Ya estaba hecho, ahora él ya no volvería con ella. Ya no volvería a su vida.
Mercedes se rompió por completo al ver su reacción. Debía mantenerse firme con sus palabras pero no pudo evitar derramar una lágrima al ver como detenía su avance hacia ella.
Una lágrima que siguió a otra, y luego a otra.
La chica las secó con rabia, odiándose a si misma por no ser fuerte, odiándose por no poder mantenerse fría delante de él. Detestándose por todo el daño que le estaba haciendo.
- No te creo, Mercedes. ¿A que viene todo esto? Ni siquiera sé qué es lo que pasa.
Y no lo sabía, pero lo averiguaría. Sam no pensaba darse por vencido. Ella era lo mejor que tenía en su vida. Y no estaba dispuesto a dejarla escapar.
- He conocido a Debbie. ¿Por qué no me hablaste de ella?

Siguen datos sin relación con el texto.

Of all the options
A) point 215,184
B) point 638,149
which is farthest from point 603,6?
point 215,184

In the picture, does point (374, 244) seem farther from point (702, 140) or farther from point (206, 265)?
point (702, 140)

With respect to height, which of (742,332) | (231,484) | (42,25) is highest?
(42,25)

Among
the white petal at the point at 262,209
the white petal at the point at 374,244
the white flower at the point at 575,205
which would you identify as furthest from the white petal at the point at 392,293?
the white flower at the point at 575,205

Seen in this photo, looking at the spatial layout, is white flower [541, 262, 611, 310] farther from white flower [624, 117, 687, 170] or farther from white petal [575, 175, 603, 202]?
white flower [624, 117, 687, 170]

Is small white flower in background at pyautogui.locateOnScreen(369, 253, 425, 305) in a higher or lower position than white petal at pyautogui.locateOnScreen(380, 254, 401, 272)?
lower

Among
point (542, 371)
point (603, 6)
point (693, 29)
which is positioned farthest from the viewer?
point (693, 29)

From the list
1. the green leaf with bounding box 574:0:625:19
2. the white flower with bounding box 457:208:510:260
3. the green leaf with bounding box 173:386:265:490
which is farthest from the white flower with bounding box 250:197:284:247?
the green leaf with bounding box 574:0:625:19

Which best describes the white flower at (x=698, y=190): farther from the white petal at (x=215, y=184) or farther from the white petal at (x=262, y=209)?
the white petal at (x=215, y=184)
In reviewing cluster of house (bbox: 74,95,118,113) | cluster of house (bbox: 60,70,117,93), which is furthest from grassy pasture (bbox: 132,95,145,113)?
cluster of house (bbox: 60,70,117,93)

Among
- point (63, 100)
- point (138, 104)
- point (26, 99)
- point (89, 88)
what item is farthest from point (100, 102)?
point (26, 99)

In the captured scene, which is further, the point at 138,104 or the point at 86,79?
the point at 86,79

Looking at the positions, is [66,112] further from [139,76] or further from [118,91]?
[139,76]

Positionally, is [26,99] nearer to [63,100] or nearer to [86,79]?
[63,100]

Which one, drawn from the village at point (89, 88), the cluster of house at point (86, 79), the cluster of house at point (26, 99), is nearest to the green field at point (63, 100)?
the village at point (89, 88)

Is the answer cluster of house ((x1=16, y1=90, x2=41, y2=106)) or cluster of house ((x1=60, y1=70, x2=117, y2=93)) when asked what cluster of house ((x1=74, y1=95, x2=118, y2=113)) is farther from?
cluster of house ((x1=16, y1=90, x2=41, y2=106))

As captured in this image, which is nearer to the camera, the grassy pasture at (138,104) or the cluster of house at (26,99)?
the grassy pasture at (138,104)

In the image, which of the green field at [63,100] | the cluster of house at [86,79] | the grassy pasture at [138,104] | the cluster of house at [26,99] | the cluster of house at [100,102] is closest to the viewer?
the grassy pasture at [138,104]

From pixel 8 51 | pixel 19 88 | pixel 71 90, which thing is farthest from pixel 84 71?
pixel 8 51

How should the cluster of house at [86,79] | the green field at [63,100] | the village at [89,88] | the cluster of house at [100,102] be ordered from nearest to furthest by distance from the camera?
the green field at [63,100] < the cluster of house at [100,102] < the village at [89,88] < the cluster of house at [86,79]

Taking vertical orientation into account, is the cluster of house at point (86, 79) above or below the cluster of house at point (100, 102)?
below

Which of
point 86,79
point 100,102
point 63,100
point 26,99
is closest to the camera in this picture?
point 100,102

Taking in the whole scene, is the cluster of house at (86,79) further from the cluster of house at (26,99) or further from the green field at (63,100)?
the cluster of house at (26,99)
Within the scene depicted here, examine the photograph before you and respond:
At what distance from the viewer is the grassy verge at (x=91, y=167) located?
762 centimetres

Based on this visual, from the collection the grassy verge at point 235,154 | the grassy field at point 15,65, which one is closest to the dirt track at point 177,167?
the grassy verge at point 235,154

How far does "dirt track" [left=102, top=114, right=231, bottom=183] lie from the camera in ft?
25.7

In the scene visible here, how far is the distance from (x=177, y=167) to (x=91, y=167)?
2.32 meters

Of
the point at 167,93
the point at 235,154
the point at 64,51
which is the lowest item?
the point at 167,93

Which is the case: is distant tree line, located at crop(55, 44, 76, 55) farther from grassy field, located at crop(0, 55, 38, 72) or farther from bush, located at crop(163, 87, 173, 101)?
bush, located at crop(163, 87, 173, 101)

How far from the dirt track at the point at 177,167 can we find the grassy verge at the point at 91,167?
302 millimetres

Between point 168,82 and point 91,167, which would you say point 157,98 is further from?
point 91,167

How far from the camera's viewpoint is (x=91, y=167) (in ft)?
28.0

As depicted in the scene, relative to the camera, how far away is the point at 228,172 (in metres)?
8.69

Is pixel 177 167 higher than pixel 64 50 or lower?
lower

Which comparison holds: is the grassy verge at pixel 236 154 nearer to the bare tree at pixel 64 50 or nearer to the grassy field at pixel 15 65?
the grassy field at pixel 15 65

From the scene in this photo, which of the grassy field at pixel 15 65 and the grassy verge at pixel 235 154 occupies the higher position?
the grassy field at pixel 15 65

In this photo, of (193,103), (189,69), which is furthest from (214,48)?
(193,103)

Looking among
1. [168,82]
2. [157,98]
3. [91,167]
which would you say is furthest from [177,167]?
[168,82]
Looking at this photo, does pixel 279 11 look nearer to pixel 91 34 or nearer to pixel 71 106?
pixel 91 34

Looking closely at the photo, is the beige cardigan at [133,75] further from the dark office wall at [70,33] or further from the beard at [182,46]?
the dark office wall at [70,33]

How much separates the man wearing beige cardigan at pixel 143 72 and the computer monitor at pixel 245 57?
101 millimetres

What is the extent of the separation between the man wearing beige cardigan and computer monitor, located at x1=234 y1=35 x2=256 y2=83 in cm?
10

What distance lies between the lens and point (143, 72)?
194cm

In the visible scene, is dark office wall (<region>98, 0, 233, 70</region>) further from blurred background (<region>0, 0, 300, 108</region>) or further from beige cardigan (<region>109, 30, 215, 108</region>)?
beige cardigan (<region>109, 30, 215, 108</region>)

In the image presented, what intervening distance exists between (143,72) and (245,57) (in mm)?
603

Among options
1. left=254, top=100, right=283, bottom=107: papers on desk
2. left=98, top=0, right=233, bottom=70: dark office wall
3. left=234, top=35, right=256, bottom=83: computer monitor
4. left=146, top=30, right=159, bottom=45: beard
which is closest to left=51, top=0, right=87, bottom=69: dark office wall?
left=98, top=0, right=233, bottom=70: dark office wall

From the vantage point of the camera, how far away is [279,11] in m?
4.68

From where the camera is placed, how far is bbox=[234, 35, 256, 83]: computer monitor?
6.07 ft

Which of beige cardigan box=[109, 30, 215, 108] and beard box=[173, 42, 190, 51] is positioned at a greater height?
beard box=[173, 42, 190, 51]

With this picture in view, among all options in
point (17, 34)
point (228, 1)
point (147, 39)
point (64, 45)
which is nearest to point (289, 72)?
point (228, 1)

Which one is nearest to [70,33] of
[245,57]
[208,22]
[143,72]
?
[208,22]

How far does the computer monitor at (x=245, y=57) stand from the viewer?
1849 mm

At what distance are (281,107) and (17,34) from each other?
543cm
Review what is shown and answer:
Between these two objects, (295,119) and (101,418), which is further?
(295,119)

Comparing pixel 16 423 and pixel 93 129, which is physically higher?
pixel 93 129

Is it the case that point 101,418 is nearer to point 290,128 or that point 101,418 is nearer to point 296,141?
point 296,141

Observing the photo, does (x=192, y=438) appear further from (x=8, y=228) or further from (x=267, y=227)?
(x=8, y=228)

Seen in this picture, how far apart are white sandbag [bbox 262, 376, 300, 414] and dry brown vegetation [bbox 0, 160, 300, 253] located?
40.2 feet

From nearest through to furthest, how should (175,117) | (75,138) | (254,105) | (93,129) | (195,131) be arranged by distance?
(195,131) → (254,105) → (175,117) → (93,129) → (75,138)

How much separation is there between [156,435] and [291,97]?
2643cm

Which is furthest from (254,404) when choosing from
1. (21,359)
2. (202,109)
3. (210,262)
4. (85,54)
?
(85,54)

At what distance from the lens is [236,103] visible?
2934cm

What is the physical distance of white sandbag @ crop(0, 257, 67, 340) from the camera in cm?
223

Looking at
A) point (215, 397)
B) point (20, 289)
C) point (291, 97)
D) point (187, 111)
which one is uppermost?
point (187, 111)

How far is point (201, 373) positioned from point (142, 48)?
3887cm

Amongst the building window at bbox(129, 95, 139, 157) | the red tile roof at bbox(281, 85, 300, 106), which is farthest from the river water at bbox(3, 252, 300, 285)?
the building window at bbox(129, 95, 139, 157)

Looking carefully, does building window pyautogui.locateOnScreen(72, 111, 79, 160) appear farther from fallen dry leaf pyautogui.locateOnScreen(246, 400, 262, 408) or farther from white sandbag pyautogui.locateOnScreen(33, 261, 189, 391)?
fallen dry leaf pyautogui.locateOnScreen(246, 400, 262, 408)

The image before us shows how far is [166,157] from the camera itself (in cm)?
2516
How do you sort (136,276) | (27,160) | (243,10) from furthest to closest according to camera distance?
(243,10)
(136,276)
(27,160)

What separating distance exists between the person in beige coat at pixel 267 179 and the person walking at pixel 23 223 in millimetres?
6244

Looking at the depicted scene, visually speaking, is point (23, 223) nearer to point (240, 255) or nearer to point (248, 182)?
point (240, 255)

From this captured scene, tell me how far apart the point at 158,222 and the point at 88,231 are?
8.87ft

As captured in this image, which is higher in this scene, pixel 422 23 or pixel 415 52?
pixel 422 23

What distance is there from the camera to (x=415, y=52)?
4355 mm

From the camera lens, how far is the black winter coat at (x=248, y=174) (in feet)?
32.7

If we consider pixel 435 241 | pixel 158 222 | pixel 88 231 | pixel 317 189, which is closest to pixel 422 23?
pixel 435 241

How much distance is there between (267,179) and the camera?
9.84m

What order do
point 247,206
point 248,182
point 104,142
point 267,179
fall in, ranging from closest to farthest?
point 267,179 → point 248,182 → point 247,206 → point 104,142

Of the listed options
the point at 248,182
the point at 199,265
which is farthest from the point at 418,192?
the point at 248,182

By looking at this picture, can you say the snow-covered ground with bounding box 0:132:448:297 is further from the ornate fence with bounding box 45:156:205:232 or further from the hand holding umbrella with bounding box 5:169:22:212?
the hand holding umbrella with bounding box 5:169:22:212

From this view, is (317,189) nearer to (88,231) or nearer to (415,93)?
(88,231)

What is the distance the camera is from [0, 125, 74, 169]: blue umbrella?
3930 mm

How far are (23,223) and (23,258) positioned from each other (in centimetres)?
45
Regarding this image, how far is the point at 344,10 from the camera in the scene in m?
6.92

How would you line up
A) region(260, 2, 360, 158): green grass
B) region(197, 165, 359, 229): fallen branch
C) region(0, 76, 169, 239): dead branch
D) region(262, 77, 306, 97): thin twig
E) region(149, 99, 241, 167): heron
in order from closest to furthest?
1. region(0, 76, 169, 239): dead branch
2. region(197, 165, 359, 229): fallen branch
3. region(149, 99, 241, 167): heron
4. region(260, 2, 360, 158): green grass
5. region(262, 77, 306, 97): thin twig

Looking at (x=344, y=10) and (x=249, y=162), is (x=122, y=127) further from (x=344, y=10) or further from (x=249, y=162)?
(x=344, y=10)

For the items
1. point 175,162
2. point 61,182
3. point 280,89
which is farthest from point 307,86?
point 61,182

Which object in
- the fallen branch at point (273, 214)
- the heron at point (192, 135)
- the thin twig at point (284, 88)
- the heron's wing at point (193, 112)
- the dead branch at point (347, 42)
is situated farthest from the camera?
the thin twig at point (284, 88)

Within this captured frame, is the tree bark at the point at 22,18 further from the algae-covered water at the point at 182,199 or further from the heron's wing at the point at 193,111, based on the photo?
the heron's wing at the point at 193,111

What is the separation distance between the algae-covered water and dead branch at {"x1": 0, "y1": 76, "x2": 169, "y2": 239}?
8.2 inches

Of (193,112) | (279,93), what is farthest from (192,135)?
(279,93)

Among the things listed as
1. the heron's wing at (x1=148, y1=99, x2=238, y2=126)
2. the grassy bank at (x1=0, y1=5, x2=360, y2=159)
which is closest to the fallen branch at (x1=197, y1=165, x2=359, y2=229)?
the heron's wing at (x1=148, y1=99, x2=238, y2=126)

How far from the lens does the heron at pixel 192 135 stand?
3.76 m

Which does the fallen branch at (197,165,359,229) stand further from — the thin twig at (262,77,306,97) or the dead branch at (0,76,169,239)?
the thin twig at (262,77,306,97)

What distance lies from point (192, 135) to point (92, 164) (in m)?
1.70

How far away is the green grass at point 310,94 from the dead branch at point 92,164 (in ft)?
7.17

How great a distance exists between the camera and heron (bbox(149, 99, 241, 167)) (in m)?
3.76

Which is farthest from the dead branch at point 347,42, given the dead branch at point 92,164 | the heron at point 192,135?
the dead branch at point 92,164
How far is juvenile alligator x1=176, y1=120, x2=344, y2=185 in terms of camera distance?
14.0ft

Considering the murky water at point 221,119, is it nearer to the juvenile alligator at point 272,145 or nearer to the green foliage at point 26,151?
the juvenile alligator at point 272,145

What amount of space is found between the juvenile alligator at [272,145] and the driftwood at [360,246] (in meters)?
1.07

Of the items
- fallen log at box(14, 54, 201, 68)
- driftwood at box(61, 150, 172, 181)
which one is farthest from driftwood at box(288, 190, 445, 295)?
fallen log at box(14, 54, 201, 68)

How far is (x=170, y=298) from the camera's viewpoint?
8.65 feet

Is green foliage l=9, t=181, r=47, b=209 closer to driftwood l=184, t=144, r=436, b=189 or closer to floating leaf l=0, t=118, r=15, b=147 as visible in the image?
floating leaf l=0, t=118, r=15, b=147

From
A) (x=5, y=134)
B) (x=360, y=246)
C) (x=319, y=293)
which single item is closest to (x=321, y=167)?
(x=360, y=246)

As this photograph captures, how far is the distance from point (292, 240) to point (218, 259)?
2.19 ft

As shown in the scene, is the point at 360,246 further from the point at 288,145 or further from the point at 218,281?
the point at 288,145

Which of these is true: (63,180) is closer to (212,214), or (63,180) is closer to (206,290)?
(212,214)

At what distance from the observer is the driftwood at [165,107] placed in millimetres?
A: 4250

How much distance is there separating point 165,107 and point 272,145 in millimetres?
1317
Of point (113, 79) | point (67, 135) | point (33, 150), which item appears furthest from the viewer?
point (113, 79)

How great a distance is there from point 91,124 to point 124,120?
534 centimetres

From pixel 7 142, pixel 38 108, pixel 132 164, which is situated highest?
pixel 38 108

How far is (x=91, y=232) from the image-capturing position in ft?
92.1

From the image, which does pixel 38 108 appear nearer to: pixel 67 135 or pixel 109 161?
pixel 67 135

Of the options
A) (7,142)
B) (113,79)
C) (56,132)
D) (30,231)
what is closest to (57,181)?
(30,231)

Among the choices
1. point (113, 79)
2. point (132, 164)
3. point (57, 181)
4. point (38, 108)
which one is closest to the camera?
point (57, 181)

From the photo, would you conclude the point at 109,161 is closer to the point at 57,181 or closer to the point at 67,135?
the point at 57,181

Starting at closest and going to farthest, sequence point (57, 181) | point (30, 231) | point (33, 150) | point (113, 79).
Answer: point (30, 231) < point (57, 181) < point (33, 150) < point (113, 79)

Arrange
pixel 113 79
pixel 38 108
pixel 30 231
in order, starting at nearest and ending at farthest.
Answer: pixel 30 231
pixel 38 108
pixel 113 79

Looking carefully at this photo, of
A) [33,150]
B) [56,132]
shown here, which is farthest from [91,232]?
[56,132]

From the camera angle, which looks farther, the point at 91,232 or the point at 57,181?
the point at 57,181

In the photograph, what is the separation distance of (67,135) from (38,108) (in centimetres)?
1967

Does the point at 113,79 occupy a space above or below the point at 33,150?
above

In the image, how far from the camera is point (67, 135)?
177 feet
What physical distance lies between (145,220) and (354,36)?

Así que era eso. ¡Mercedes estaba celosa! Pero... no tenía sentido. Había conocido ese mismo día a Debbie, ¿por qué había reaccionado así el domingo? ¡No tenía ningún sentido!
- ¡Quiero que te vayas, Sam! ¡Aléjate de mi vida y no vuelvas! – le gritó, empujándolo nuevamente al ver que él no había respondido a su pregunta.
Sam recibió los empujones de ella, deteniéndola y agarrando sus brazos y sus manos que trataban de golpearlo.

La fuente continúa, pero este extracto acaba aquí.